Auto-Delete Completed Kubernetes CronJob Jobs

Introduction
Step-by-Step Guide
Code Example
2. Configuring History Limits in a CronJob:
3. Custom Cleanup Solution with a CronJob:
Additional Notes
Summary
Conclusion
References

Introduction

Managing completed Kubernetes Jobs is crucial for maintaining a clean and efficient cluster. This article outlines three methods to automatically clean up finished Jobs, preventing resource accumulation and improving your cluster's health.

Step-by-Step Guide

Use ttlAfterFinished: This is the recommended way to automatically remove completed Jobs. Add the ttlAfterFinished field to your Job spec, specifying the duration after which the Job should be deleted.
```
apiVersion: batch/v1
kind: Job
spec:
  ttlAfterFinished: 1h  # Delete the Job 1 hour after completion
```

Configure successfulJobsHistoryLimit and failedJobsHistoryLimit in CronJobs: These settings in your CronJob spec control how many completed and failed Jobs are kept.

apiVersion: batch/v1
kind: CronJob
spec:
  successfulJobsHistoryLimit: 3  # Keep the last 3 successful Jobs
  failedJobsHistoryLimit: 1     # Keep the last failed Job

Implement a custom cleanup solution: For more complex scenarios, you can create a separate CronJob that periodically lists and deletes old Jobs based on your criteria. You can use kubectl or client libraries to interact with the Kubernetes API.
```
kubectl delete jobs --field-selector=status.succeeded=1 --older-than=24h
```

Remember that deleting a Job also deletes its associated Pods. Choose the method that best suits your needs and always test your cleanup strategy thoroughly.

Code Example

The provided code snippets demonstrate how to manage the lifecycle of Kubernetes Jobs and CronJobs. The first example shows how to automatically delete a Job one hour after it completes using the ttlAfterFinished field. The second example illustrates how to configure history limits for CronJobs, specifying how many successful and failed Job executions should be retained. The final example presents a custom cleanup solution using a CronJob to periodically delete old Jobs based on their age and status.

apiVersion: batch/v1
kind: Job
metadata:
  name: example-job
spec:
  ttlAfterFinished: 1h # Delete the Job 1 hour after completion
  template:
    spec:
      containers:
      - name: my-container
        image: busybox
        command: ["sleep", "30"]
      restartPolicy: Never

This example defines a Job named "example-job" that runs a simple "sleep" command for 30 seconds. The ttlAfterFinished field is set to 1h, meaning the Job will be automatically deleted one hour after it completes successfully.
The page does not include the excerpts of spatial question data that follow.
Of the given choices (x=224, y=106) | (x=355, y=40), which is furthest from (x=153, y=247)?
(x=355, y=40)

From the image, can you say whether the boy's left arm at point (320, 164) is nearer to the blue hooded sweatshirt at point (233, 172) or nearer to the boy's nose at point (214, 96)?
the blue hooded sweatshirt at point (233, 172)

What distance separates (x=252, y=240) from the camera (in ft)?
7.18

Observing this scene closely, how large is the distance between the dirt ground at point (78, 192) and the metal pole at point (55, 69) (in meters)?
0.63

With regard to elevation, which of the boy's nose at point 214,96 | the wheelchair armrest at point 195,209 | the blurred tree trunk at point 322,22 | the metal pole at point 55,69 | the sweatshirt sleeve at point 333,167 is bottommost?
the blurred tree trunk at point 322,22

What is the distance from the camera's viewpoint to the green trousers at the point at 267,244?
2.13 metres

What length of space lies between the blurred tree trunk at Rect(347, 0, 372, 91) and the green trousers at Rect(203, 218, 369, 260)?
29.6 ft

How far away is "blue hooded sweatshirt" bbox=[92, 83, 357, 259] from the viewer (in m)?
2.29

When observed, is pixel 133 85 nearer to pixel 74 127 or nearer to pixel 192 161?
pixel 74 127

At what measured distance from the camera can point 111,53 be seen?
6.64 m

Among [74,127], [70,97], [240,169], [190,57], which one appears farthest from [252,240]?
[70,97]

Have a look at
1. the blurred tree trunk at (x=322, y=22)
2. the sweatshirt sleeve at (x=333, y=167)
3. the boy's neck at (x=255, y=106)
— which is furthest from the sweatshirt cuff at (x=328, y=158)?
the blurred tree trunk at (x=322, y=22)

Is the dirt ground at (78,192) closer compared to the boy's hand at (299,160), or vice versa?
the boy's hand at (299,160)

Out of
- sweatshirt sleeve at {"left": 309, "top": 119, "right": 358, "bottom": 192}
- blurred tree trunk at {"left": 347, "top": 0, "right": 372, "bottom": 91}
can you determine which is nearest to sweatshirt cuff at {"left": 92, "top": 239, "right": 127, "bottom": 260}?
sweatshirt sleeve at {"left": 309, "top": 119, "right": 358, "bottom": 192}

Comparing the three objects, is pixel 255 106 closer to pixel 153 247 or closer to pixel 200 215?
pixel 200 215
2. Configuring History Limits in a CronJob:

apiVersion: batch/v1
kind: CronJob
metadata:
  name: example-cronjob
spec:
  schedule: "*/5 * * * *" # Run every 5 minutes
  successfulJobsHistoryLimit: 3  # Keep the last 3 successful Jobs
  failedJobsHistoryLimit: 1     # Keep the last failed Job
  jobTemplate:
    spec:
      template:
        spec:
          containers:
          - name: my-container
            image: busybox
            command: ["echo", "Hello from CronJob"]
          restartPolicy: OnFailure

This example defines a CronJob named "example-cronjob" that runs a simple "echo" command every 5 minutes. The successfulJobsHistoryLimit is set to 3, meaning only the last 3 successful Job executions will be kept. Similarly, failedJobsHistoryLimit is set to 1, keeping only the last failed Job execution.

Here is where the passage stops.